Until 2003, the field used to get flooded. It was ripped apart and new grass was put in. The grass is grown in south Auckland, then rooted through a mesh base (see why I kept having flashbacks to the baseball stadium tour). In 2020, the old field was sold in squares and ended up in people's backyards. After much work, the field is now 5% artificial and the rest real. There are 95 sprinklers. They add 2,000 field seats for rugby matches (which is the dirt area you see in the picture).
After standing on the field, the rest of the tour could not compare. It continued inside past the industrial kitchen that can bake 3,000 pies at a time.

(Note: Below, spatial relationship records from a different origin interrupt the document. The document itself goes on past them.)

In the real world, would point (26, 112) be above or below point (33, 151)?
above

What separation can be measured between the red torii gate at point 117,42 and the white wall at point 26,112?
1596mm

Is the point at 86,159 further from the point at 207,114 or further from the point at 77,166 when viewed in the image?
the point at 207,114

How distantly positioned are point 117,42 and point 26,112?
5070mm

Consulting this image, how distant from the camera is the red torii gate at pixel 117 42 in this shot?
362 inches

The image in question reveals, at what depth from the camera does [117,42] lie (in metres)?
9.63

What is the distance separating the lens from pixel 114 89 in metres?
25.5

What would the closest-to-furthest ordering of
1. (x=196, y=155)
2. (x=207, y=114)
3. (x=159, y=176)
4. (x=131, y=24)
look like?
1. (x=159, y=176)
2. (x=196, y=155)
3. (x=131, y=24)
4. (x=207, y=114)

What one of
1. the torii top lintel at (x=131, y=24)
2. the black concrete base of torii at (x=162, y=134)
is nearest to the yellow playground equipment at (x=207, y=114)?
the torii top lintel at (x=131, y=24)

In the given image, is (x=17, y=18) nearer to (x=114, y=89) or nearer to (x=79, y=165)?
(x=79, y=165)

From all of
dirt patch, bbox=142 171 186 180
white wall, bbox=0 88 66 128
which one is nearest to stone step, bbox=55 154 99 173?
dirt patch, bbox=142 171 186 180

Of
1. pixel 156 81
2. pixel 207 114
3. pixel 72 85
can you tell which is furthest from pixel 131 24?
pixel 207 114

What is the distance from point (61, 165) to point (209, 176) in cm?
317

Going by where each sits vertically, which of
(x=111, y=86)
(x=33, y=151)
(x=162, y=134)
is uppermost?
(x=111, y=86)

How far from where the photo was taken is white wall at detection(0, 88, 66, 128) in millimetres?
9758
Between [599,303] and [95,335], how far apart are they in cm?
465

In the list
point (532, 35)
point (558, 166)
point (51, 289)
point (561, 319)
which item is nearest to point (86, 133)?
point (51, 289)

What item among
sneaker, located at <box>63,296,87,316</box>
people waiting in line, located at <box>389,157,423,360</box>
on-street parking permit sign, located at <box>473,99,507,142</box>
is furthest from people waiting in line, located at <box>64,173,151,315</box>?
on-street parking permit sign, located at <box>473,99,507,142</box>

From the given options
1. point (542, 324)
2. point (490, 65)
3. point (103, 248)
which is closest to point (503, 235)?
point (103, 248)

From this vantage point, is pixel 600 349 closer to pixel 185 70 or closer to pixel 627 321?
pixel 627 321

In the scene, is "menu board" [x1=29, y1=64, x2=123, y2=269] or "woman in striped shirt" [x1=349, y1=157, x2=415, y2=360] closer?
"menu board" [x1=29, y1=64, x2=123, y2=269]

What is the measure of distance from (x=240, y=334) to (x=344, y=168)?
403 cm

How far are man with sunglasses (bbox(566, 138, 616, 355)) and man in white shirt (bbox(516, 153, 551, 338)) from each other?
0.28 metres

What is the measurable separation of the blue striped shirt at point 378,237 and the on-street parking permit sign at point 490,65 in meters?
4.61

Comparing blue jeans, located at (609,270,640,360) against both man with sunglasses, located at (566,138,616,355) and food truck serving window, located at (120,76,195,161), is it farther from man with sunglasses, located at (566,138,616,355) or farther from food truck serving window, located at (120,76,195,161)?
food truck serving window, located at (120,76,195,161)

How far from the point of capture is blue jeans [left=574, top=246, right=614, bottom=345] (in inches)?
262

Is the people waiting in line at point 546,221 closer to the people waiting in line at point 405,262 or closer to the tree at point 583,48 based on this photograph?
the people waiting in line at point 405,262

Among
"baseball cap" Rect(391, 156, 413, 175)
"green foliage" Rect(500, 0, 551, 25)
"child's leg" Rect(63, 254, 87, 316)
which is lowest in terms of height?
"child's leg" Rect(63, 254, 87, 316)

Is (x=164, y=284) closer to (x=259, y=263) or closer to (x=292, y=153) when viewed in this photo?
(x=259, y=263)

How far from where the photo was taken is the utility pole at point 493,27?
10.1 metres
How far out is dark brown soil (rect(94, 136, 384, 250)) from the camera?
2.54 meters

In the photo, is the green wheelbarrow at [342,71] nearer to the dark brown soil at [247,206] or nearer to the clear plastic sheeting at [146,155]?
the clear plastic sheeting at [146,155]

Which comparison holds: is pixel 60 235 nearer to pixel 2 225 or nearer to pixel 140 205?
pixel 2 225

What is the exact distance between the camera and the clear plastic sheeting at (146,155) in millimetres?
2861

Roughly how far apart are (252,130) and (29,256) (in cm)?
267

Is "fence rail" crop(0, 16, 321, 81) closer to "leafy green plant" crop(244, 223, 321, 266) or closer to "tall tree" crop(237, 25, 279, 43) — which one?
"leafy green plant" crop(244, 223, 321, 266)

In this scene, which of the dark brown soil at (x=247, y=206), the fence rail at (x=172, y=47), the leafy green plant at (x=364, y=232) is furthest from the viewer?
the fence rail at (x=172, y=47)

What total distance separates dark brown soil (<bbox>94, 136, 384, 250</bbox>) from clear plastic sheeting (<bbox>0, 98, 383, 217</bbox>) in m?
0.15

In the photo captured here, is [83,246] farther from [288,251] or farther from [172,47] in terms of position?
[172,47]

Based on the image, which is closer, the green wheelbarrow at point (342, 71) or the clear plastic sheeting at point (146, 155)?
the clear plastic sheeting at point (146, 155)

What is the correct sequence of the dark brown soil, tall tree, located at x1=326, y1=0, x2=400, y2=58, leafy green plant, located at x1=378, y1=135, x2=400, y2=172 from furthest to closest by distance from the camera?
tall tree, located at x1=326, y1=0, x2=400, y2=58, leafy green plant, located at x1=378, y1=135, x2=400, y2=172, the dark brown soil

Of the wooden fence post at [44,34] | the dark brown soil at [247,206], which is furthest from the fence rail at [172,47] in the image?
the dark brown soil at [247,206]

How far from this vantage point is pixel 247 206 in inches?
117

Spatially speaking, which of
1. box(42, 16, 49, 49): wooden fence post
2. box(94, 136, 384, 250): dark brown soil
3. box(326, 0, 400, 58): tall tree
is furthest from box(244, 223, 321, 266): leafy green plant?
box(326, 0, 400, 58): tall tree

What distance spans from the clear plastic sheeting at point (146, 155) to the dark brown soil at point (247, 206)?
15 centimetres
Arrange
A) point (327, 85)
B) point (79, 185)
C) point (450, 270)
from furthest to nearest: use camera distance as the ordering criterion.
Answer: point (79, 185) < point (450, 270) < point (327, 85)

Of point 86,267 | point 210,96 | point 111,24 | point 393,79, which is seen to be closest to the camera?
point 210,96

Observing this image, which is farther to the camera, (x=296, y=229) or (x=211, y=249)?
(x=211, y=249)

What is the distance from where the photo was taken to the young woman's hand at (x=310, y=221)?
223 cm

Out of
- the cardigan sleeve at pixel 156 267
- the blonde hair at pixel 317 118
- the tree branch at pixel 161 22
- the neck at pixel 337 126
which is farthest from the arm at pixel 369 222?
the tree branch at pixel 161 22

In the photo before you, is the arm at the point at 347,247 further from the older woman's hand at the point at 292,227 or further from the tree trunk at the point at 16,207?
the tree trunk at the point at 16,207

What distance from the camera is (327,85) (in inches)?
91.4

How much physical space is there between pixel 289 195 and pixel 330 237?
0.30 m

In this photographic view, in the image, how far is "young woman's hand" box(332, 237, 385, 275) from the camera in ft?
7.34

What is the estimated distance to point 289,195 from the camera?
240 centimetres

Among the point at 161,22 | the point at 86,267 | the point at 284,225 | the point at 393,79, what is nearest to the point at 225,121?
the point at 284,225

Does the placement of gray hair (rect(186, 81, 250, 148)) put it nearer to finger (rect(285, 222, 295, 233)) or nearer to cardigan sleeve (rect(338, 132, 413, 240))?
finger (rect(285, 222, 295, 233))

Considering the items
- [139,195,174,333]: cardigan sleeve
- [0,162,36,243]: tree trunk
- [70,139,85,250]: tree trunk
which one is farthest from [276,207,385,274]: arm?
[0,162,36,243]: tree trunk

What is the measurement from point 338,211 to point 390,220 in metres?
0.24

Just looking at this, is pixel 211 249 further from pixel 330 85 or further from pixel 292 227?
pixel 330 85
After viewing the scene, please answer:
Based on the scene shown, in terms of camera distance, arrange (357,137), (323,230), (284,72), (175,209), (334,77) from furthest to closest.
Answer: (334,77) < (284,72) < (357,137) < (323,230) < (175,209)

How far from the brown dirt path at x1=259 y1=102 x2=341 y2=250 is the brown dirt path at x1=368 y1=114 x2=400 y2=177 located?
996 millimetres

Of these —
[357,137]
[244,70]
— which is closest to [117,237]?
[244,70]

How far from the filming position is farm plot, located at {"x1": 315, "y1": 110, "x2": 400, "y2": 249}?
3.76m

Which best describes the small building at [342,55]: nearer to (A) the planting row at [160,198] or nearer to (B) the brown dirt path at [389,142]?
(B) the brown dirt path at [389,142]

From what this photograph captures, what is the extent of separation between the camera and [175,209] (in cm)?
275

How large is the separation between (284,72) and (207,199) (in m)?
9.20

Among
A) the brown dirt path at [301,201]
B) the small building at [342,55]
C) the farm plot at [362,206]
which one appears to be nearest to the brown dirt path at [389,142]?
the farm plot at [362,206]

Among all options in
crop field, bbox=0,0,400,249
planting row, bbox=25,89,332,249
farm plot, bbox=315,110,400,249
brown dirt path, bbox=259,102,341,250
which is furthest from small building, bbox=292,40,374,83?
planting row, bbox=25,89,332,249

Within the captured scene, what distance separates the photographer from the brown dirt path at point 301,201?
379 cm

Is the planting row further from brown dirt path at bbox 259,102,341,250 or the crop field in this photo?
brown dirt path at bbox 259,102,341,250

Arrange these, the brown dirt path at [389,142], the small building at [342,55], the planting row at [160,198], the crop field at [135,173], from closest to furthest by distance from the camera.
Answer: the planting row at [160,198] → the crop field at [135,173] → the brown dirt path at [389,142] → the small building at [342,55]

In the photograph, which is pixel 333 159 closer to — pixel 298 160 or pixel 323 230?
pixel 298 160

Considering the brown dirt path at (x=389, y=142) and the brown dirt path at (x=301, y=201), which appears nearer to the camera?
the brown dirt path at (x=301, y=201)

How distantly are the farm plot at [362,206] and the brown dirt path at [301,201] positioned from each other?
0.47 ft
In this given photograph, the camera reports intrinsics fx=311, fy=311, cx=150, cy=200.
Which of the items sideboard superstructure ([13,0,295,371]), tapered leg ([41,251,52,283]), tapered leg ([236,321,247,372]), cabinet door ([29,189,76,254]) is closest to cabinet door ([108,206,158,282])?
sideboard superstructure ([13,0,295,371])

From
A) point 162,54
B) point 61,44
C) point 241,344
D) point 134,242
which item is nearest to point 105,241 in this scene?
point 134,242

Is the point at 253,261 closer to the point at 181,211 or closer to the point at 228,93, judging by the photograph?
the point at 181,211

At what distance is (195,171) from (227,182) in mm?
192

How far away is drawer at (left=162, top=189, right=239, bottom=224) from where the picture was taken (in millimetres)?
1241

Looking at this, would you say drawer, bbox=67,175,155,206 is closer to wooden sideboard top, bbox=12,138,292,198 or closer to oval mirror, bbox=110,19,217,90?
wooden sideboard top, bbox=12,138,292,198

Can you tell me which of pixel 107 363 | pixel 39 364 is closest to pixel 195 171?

We went in a large room you can rent out -- just one of their fundraising approaches. Others included renting "igloos" on the concourse during the game, ziplining, and an outdoor space that would be perfect for a gala. We saw the VIP rooms, which are rented for $75,000NZ a year, but does not include access during special events including championship games and concerts. Huh? It does include parking. One businessman uses his space as his Auckland office so he doesn't have to rent other space. Must seem odd when the park is empty.
The VIP lounge |
View from the VIP lounge |
An event space for rent |
One of the igloos for rent |
We went back to Art in the Park, which was much, much quieter. We were able to enjoy the art and talk to some of the artists. Jessica Gurnsey, an award winning portrait artist, painted pictures of people so realistic we knew if we passed them on the street we would recognize them. She gave me a card with a picture of street buskers on Cuba Street in Wellington, NZ I kept in my purse during the next leg of our trip. Unfortunately, we did not see them, but it would have been really cool if we did!
Great art or famous athletes outside the stadium |
We noted it did not seem like a big train line for the large geographic space. They are working to expand the system, as evidenced by the construction site in front of our hotel on Victoria Street in the CBD (Central Business District). A return trip in a few years should include a much larger subway system.